Para hoje, a ideia seria retomar de onde paramos, e explicar um pouco sobre a origem do que podemos chamar de "consciência do consumidor", lá no Egito antigo, e sua evolução no Brasil e no mundo. Porém, enquanto eu buscava material para fazer algumas reflexões, já que tenho andado bastante preocupada com a paz mundial (não é só miss universo que se preocupa com isso!), me deparei com uma notícia bem interessante, sobre a criação do Instituto Internacional para o Estudo da compaixão (o “Instituto”).

A compaixão é o novo instrumento de mudança

O mundo precisa urgente de medidas contra a crescente desumanidade que toma conta de toda a sociedade, não só contra o planeta, mas também de pessoas contra pessoas. Nos jornais, noticiários e internet, tudo o que vemos diariamente são exemplos de violência, corrupção e intolerância, além de atitudes lamentáveis de agentes dos setores financeiro e de negócios.
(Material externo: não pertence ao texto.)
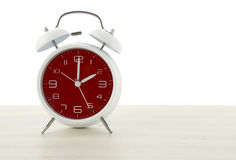 Daylight Saving Time with retro style alarm clock. With red face on white wood background royalty free stock photo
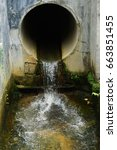 Small photo of Water flow from tropical monsoon drain.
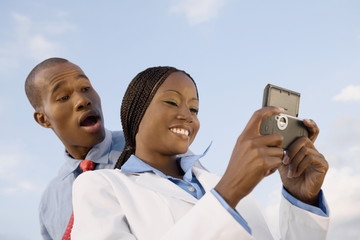 African businesspeople looking at cell phone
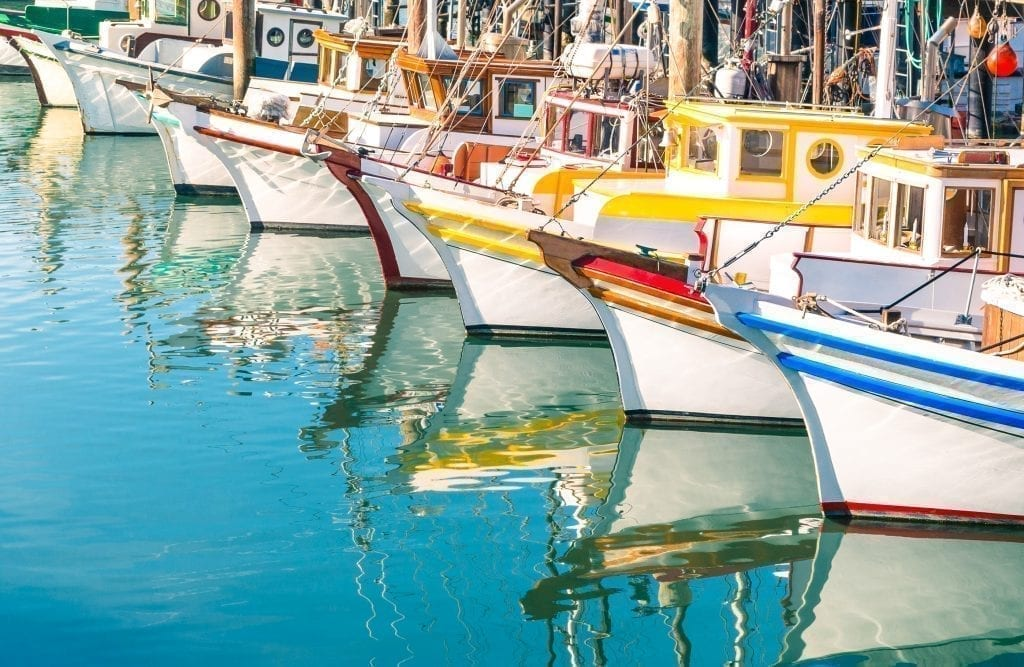 Colorful boats reflecting in the water at Fisherman's Wharf in San Francisco CA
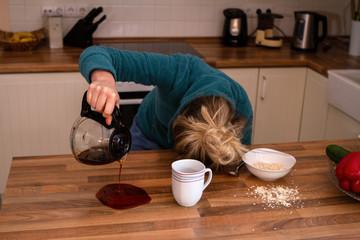 Müde Frau mit Kopf auf Tisch verschüttet ihren Kaffee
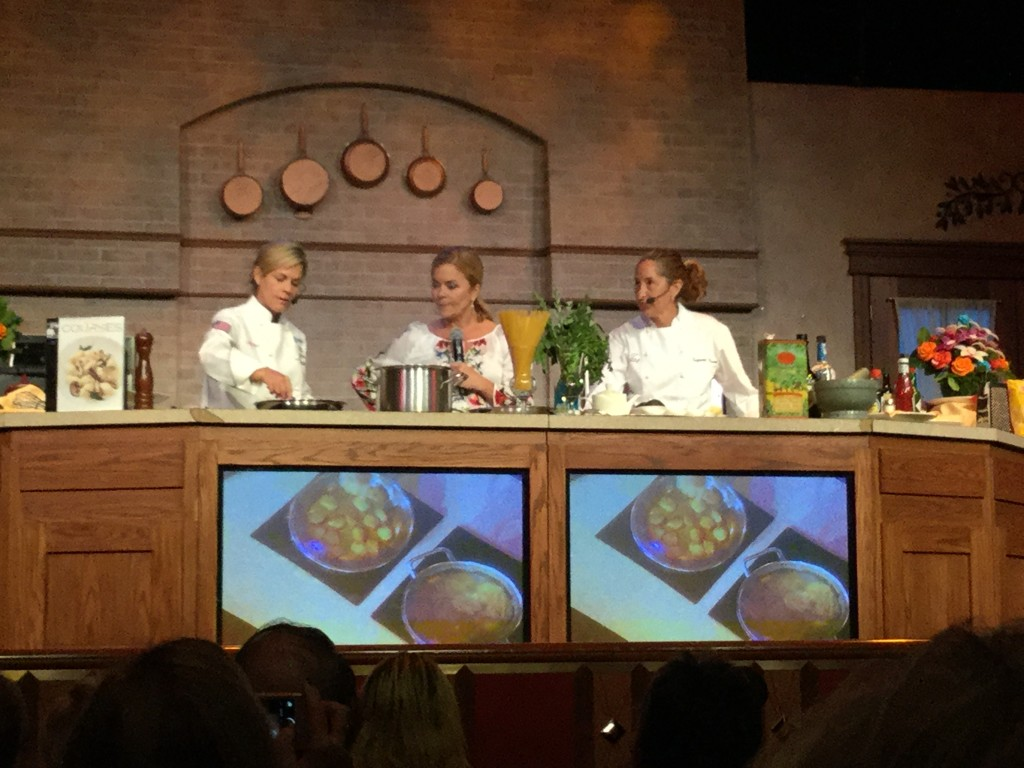 Cat Cora and Suzanne Tracht aboard the Ruby Princess hosting a food demonstration.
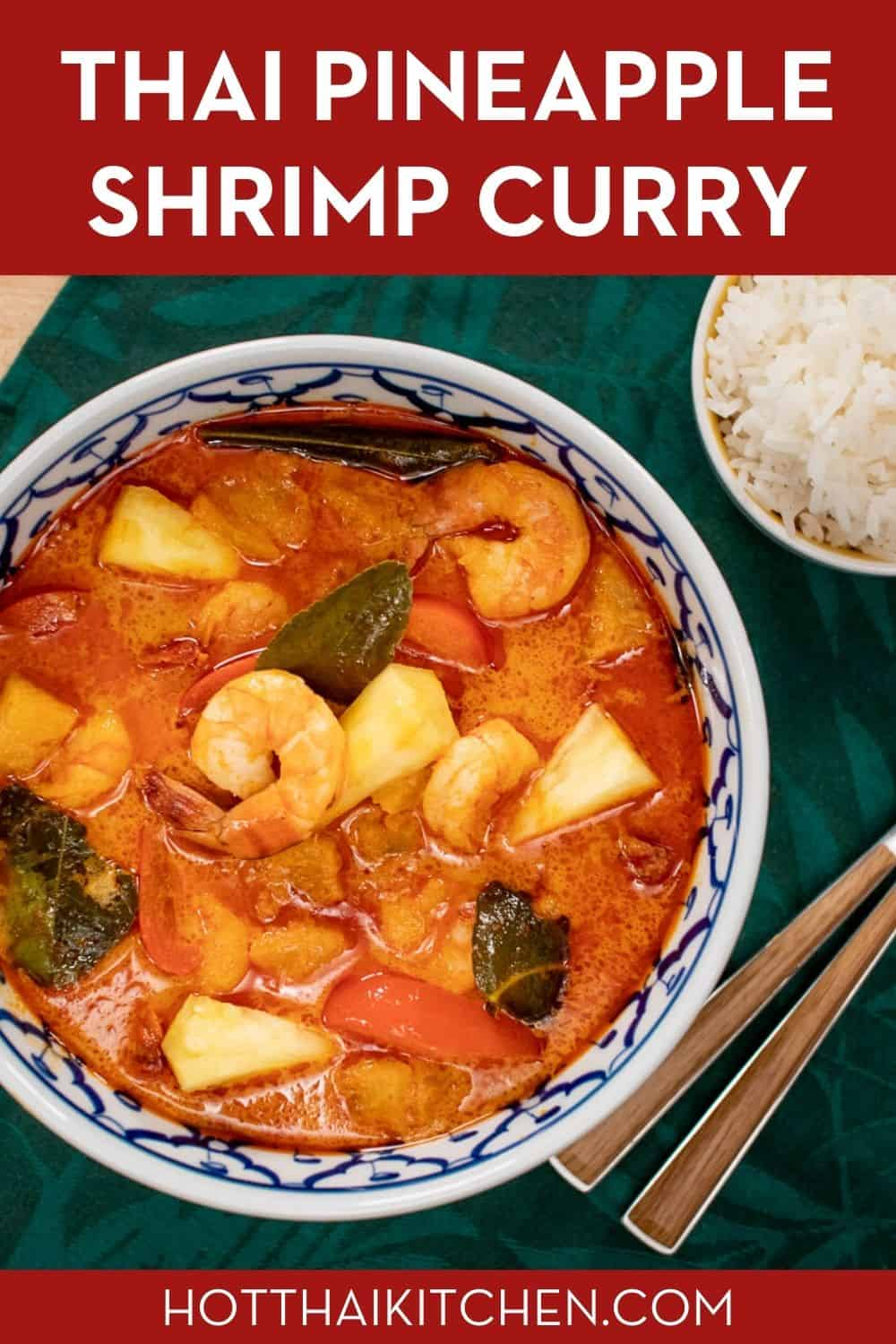 A Pinterest-friendly image of a bowl of red curry with shrimp and pineapple and a side of rice.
 Os idealizadores do Instituto, tem como principal objetivo, focar na compaixão, e aplicar esse conceito em diversos setores da nossa vida. Vale lembrar que a prática da compaixão dentro de corporações, tem sido estudada desde o início desse século, e ganha cada vez mais adeptos. Numa conferência que ocorreu em 2013, o CEO da LinkedIn, Jeff Weiner, disse que “está em uma missão pessoal para expandir a consciência e a compaixão mundiais”. Segundo um artigo da Harvard Business Review, as “empresas compassivas”, têm performance dez vezes melhor do que as demais empresas.


Uma ferramenta que semeia benefícios

 Sendo assim, o Instituto propõe a seguinte questão: o que inspira a compaixão nos seres humanos e como sustentá-la no tempo? De fato, seria um grande passo poder provar com fatos e números, como já acontece no caso das empresas compassivas, que se orientar através da compaixão gera benefícios às vidas das pessoas, e às vidas de todos aqueles com quem elas venham a ter contato. Todo mundo sai ganhando.

 A criação do Instituto é, sem dúvida, um avanço para a sociedade. Entretanto, um tema em especial fazia falta em seus materiais: compaixão aos animais. Talvez as áreas de abrangência ainda estejam em processo de definição, ou é seja muito cedo para saber se pelo menos as metas atuais serão alcançadas. Todavia, é impossível falar sobre o uso da compaixão como uma ferramenta de mudança no mundo, e esquecer de incluir os animais nesse debate. Afinal, como diria um famoso filósofo alemão (Albert Schweitzer) “até que tenhamos estendido nosso círculo de compaixão para incluir toda criatura vivente, não poderemos falar em paz mundial”.